10. The exercise device of claim 9, wherein each of said low friction members is a bushing or bearing engaging the rail section of the respective link and slidably moveable thereon, a vertically extending support connected adjacent one end thereof to move with a respective foot support and adjacent an end opposed to said one end to a respective bushing or bearing, said attachment to said bushings or bearings permitting rotational movement of said bushings or bearings in a plane perpendicular to the direction in which the vertically extending support extends, whereby movement of each foot support relative to the body engaging member or relative to each other permits the rotational movement of the bushing or bearing as it slides along rails sections of the respective elongated links.

11. The exercise device of claim 9, wherein said rail section of each link is an elongate rod.

12. The exercise device of claim 1, further including a mount for the elongate guide to permit reciprocating or rocking movement of the elongate guide for alternately permitting each of the spaced-apart ends to move upwardly and downwardly relative to a longitudinal support surface for the exercise device.

13. The exercise device of claim 1, wherein said body engaging member is a seating piece.

14. The exercise device of claim 1, wherein said body engaging member includes a back engaging member for engaging the back of an exerciser when said exerciser is in a standing position.

15. The exercise device of claim 1, further including a rotatably mounted, arm segment adjacent to each said spaced apart end of said elongate guide, each arm segment being rotatable between closed and open positions, said arm segments when in said closed position being in axial alignment, a connecting system configured to connect the arm segments together when in said closed position to prevent inadvertent movement of the arm segments into said open position, said arm segments when in said closed position being generally parallel to the longitudinal dimension of the elongate guide for overlying the body engaging member as said body engaging member is moving in said longitudinal direction between said spaced apart ends of said elongate guide to provide a continuous safety rail for the individual when in said closed position and a rail to be manually engaged by the individual to assist in propelling the individual along the elongate guide.
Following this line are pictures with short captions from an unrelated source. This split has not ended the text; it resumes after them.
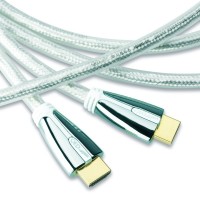 HDMI-SR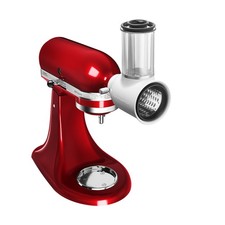 Kitchenaid refurbished fresh for sale  Greenville
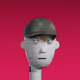 10309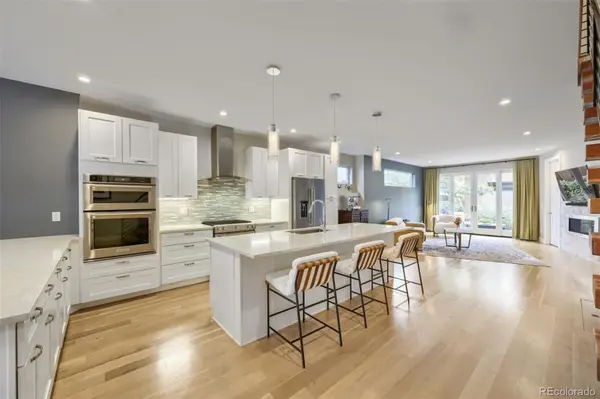 4436 Utica ST, Denver, CO 80212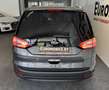 Ford Galaxy Titanium AWD Grijs - thumbnail 4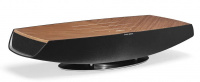 Активная акустическая система Sonus faber Omnia Walnut 2 – techzone.com.ua Активная акустическая система Sonus faber Omnia Walnut 2 – techzone.com.ua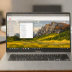Chromebook Spin 713 (High Storage Model)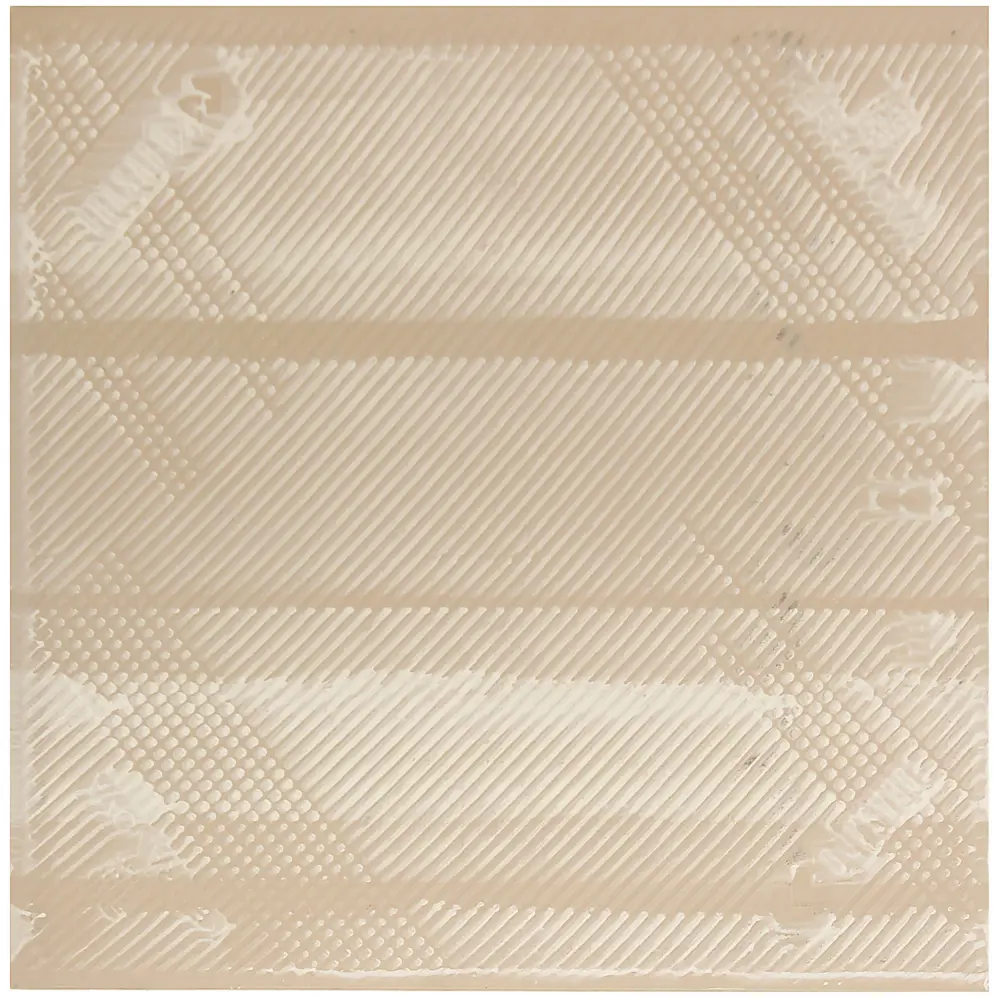 Декор Maronne G-103/D01, 40x40 см Kerranova STLM-2116071 - Вид №2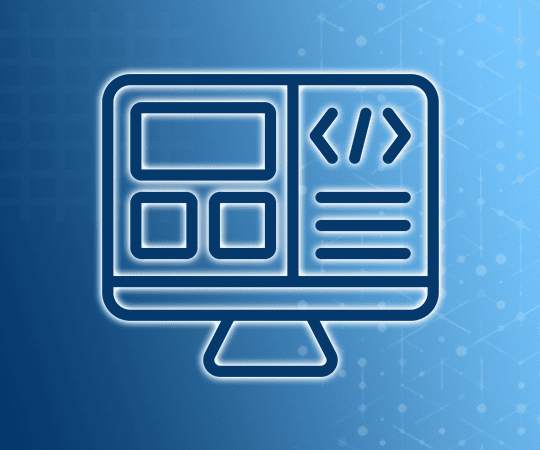 How to Become a Front-End Developer in 2026?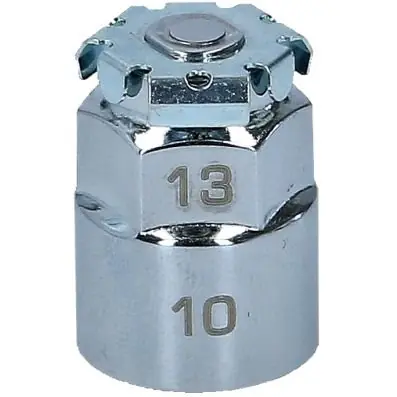 Niska cena ADAPTER BITÓW, 10MMX13MM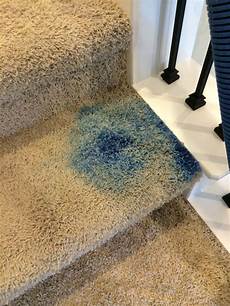 Professional Carpet Cleaning Machines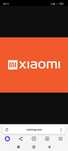 Xiaomi каспи магазин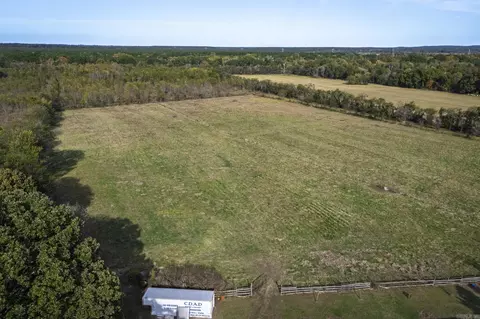 236 Lockie Rd, Gurdon, AR 71743 photo 22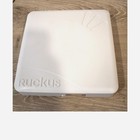 Lot Of 2 Ruckus Zoneflex Wireless Access Point 7372   7762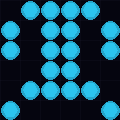 147.0.59.180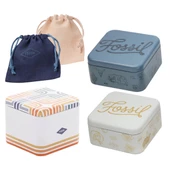 Fossıl JF04604-040 Erkek Bileklik thumbnail 3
16. The exercise device of claim 1, further including a pair of rotatably mounted, elongate arm segments each adjacent to a respective spaced apart end of said elongate guide, each elongate arm segments being rotatable in a horizontal plane about a vertical axis and in a vertical plane about a horizontal axis substantially parallel to a direction of elongation of a respective elongate arm segment, whereby said elongate arm segments can be moved in said horizontal plane into a closed position overlying the body engaging member, or into positions substantially 90 degrees in either rotational direction from said closed position, wherein each of said elongate arm segments is a side rail.

17. The exercise device of claim 16, wherein each of said rotatably mounted elongate arm segments is rotatable in said vertical plane about said horizontal axis substantially parallel to the direction of elongation of said respective elongate arm segment to thereby position said arm segments closer or farther from the body engaging member.

18. The exercise device of claim 17, including locking means to retain each of the elongate arm segments in desired vertical and horizontal rotational position.

19. The exercise device of claim 1, said body engaging member being adjustable in mutually perpendicular directions.

20. The exercise device of claim 19, wherein adjustment of the body engaging member in one of said mutually perpendicular directions also adjusts the body engaging member in another of said mutually perpendicular positions.

21. The exercise device of claim 19, including a first adjustment means for adjusting the body engaging member in one of said mutually perpendicular directions and a second adjustment means for adjusting the body engaging member in another of said mutually perpendicular direction.